03:34 PM on 08/31/2012
The deep breath before speaking is really important. I'll try it - lol. Thanks for commenting on my post, Diva.
04:40 PM on 08/30/2012
We still fight, but I think as we've gotten older that we've gotten better at not pushing the hot buttons. Our fights are at least less common.
07:16 PM on 08/30/2012
Sometimes I hear people talk about "creative fighting" and I think that's what not pushing the hot buttons must mean. We can't avoid disagreements, but you seem to be saying that time teaches us how to cope with them better. Thanks for your comment, BookQueen.
04:37 PM on 08/30/2012
While "get over it and get ready for your next love" may not be easy advice for someone over 60 to follow, the alternative presented by the author appears to be "stay with someone with whom you aren't happy in order to avoid the risk of living the rest of your life by yourself."

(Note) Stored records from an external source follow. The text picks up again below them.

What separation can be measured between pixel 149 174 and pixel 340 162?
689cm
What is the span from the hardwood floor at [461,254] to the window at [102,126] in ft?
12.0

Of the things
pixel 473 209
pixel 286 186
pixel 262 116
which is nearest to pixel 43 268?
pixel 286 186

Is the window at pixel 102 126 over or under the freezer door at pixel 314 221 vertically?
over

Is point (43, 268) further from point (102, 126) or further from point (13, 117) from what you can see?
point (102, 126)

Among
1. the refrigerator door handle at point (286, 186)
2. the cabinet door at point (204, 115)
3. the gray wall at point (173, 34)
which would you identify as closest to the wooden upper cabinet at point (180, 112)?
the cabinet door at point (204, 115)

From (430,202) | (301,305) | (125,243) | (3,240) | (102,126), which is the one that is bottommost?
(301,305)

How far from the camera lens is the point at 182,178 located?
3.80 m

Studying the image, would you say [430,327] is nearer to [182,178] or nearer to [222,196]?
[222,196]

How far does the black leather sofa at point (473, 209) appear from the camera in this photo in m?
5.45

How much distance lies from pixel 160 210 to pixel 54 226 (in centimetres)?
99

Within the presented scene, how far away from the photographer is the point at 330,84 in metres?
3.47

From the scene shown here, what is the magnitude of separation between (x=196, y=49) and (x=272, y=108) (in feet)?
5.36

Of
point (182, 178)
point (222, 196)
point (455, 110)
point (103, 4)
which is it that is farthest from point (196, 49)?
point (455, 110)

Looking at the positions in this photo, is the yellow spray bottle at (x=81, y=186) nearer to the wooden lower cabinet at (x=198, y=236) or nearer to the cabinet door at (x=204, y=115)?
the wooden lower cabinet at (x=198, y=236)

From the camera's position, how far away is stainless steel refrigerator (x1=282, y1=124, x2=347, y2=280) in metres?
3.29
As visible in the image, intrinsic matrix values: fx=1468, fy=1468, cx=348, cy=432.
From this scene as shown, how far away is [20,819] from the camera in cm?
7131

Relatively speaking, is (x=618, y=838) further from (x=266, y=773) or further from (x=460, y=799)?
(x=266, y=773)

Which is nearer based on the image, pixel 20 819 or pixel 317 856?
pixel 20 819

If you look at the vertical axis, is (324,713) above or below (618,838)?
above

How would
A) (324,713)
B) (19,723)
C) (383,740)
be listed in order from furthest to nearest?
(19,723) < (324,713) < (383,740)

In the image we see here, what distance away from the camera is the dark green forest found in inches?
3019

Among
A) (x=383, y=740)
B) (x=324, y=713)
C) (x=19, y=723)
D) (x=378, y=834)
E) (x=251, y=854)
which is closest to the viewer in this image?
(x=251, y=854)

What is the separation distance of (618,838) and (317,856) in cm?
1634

There are studies showing that people who are in a satisfying long-term relationship tend to live longer than those who are single. However, other studies show that even single people tend to live longer than those in an unsatisfactory relationship, apparently due to the stress caused by living in such a relationship. Therefore, it one truly is unhappy in a relationship and not just momentarily angry at his/her partner, it makes more sense to end the relationship and take the risk of being single for the rest of one's life than to live unhappily ever after.
07:13 PM on 08/30/2012
I'm grateful for your comment, taikan. It redirects my thinking to those for whom fighting may be a way of life, and hurtful enough to push people to the edge. I certainly agree that one shouldn't stay in a toxic relationship merely out of fear of not finding another partner. What I do advocate is doing what is sometimes hard work in order to maintain a relationship that has a basis in mutual love and respect, even though there are disagreements and disappointments.
02:25 PM on 08/30/2012
Wonderfully insightful!! And great advice.